## Text passage

>>>>

How can government and society make good decisions about science and technology homeland security programs and activities? How can the government manage the necessary science and technology programs?
To understand how science and technology might contribute to countering terrorism, we must evaluate the nature of the threat, the vulnerabilities of targets in civil society, and the availability of technical solutions to the vulnerabilities that are most likely to be exploited by terrorists.
The terrorists possess some advantages, despite their small numbers (relative to the security forces of a modern industrial nation). First, their actions are unpredictable, since their objectives are, at least those of ideological terrorists such as al Qaeda and Aum Shinrikyo, largely idiosyncratic and obscure.3 Second, we must assume that the terrorist group has some part of their number in covert residence within the society they plan to attack. There may also be domestic terrorists who are citizens of the target society. Third, terrorists may be very patient; they have the initiative in deciding when an attack may occur. As a result, those defending against terrorism must be alert at all times; the terrorists need be prepared only when they choose to strike.

<<<<

## Task list
a) According to the passage above on science, technology and counterterrorism, what must we evaluate to understand how science and technology might contribute to countering terrorism? List every item it names.
b) Pick up the passage above on science, technology and counterterrorism at its last sentence and continue it.

## Data excerpts
>>>>

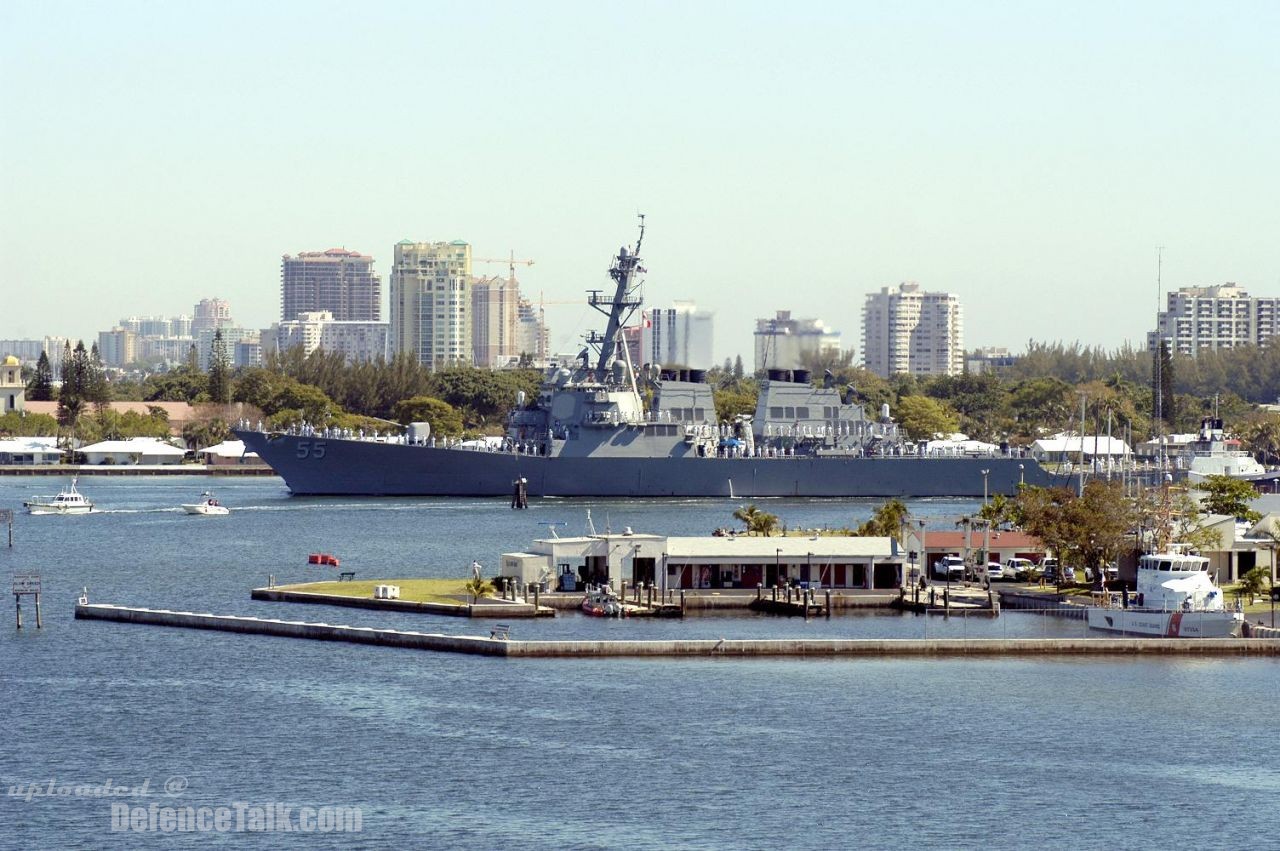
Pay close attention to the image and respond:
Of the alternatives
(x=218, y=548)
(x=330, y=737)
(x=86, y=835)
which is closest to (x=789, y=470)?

<<<<
>>>>

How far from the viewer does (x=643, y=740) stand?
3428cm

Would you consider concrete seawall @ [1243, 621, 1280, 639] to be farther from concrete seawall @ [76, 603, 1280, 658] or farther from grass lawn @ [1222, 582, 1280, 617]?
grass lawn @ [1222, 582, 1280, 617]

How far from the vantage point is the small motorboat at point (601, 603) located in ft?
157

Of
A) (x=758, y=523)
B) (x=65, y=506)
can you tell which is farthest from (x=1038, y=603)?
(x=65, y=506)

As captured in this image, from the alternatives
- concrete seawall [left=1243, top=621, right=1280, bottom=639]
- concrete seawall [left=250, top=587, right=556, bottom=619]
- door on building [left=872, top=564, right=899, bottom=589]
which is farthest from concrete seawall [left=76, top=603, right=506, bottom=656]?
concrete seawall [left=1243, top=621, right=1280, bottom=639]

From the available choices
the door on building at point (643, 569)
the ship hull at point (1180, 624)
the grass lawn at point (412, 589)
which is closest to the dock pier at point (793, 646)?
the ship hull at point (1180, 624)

<<<<
>>>>

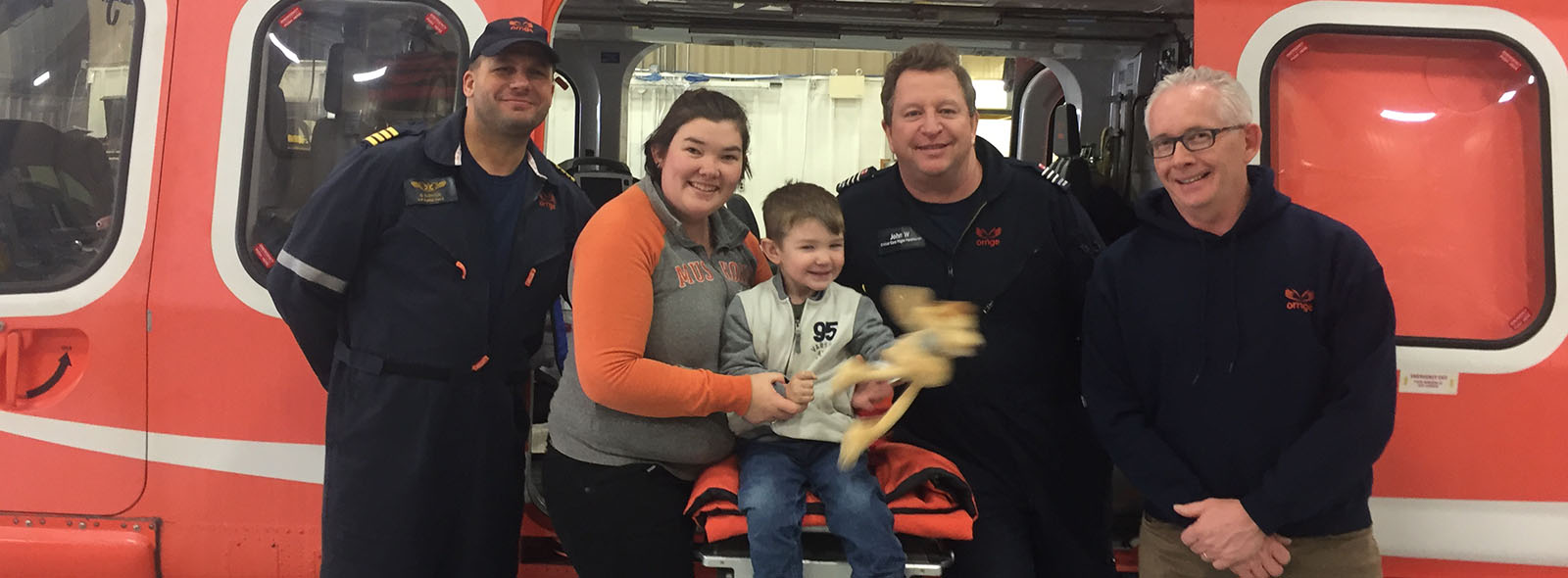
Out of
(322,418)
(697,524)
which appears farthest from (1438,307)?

<<<<

## Results
a) The nature of the threat; the vulnerabilities of targets in civil society; the availability of technical solutions to the vulnerabilities that are most likely to be exploited by terrorists.

b)
Finally, terrorists may have international bases of operations, and quite possibly enjoy the sponsorship and assistance of a rogue state. This combination of stateless terrorists who infiltrate target societies, supported by the resources of an irresponsible government, is a particularly dangerous combination. The U.S. government was obviously concerned that the Baathist government of Iraq might represent such a state, although evidence indicating a link to the September 11, 2001, attack is substantively outweighed by data to the contrary.4
Modern industrial societies have some offsetting advantages to terrorism. Their global intelligence and military presence, especially when they cooperate with one another, may keep the terror networks off balance and may be able to damage some of them. Military action, or the threat of it, may discourage rogue states from supporting the terrorists.
Through the application of available or new technologies, states can make targets less vulnerable, thus less attractive. They can limit the damage that may result from an attack, increase the speed of recovery, and provide forensic tools to identify the perpetrators.